La gauche dénonce des inégalités injustifiables
Les différentes composantes de la gauche ont jugé ces niveaux de rémunération indécents et ont rapidement fait le lien avec la réforme controversée de l'assurance-chômage décidée par le gouvernement, qui prévoit dès le 1er février 2023 de réduire la durée d’indemnisation de 25% en raison de la «bonne tenue» du marché du travail, avec une évolution en fonction de la conjoncture.
Pour la gauche, il s'agit d'un nouveau coup de rabot sur les indemnités des demandeurs d'emploi et des salariés les plus précaires.
«Le même jour : cri d’alarme des Restos du cœur et hausse de 52% des revenus des patrons du CAC 40», s'est émue l'ancienne ministre socialiste Ségolène Royal, faisant allusion à l'alerte de l'association caritative qui a annoncé une nette hausse (+12%) du nombre de personnes qu'elle accueille depuis avril 2022. «La baisse des indemnités chômage et la baisse des retraites ("les réformes") dans ce contexte sont une provocation ou un aveuglement», a-t-elle vivement dénoncé.
«Les patrons du CAC 40 vont bien», a consté l'ONG Oxfam, ajoutant que «malheureusement, on ne peut pas en dire autant de la rémunération des salariés...»
«La seule rémunération qui augmente plus vite que l’inflation, c’est celle des grands patrons…», a relevé pour sa part la députée LFI de Seine-Maritime Alma Dufour. «Et vous, votre salaire/pension de retraite/allocation chômage... a augmenté de combien ?», a interrogé, sur le même registre, l'ancien porte-parole d'Attac, Raphaël Pradeau.
«Patrick Pouyanné, PDG de Total, avait raison : en augmentant sa rémunération de 52% en 2021, il est dans la moyenne... pas des Français... mais des patrons du CAC40 !», a ironisé le député LFI de la Somme François Ruffin, évoquant les arguments récemment employés par le patron de l'entreprise pétrolière pour défendre ses émoluments.
«Les mêmes refusent l'indexation des salaires sur l'inflation par peur d'une "spirale"!», a-t-il ajouté.
«C’est honteux quand dans le même temps on refuse d’indexer les salaires sur l’inflation !», a renchéri, côté syndicats, la Fédération des cadres et des employés Force ouvrière.
«Ne comptez pas sur moi pour distribuer les bons et les mauvais points aux patrons français», avait déclaré le ministre de l'Economie Bruno Le Maire lors de la polémique relative aux «super-dividendes» engrangés par une série d'entreprises, alors qu'un amendement venu du centre avait été voté contre l'avis du gouvernement.
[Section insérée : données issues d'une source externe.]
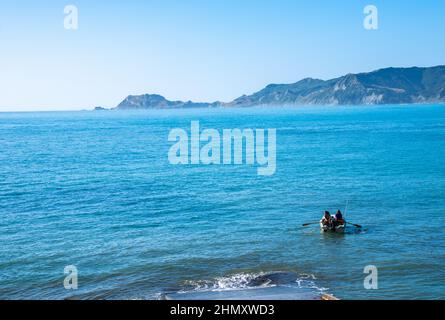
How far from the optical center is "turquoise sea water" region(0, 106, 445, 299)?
27.2 m

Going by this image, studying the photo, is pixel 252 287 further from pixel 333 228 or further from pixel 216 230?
pixel 333 228

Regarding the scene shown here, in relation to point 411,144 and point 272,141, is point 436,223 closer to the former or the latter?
point 411,144

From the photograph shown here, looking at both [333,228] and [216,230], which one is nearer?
[333,228]

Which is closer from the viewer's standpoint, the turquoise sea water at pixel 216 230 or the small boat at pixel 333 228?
the turquoise sea water at pixel 216 230

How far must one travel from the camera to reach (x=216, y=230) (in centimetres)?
3834

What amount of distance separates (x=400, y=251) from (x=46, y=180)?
47230 millimetres

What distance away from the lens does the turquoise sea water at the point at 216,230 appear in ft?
89.2

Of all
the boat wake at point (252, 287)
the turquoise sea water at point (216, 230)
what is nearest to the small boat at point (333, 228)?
the turquoise sea water at point (216, 230)

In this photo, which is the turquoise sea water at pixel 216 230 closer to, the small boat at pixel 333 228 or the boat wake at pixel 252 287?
the boat wake at pixel 252 287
Si Bruno Le Maire a toujours été très hostile à un encadrement strict des dividendes versés aux actionnaires ou des rémunérations des dirigeants d'entreprise, plusieurs voix dans la majorité semblent avoir pris conscience du caractère inflammable du sujet des inégalités et des salaires, alors que l'inflation percute le pouvoir d'achat des Français.
L’exécutif renvoie cependant toute réforme du «partage de la valeur» à la convention du parti Renaissance, prévue début 2023. Le 17 novembre, le porte-parole du gouvernement Olivier Véran a promis qu'une loi sur le dividende salarié, visant à ce que les entreprises rétribuent aussi bien les actionnaires que les employés, passerait «au cours du quinquennat».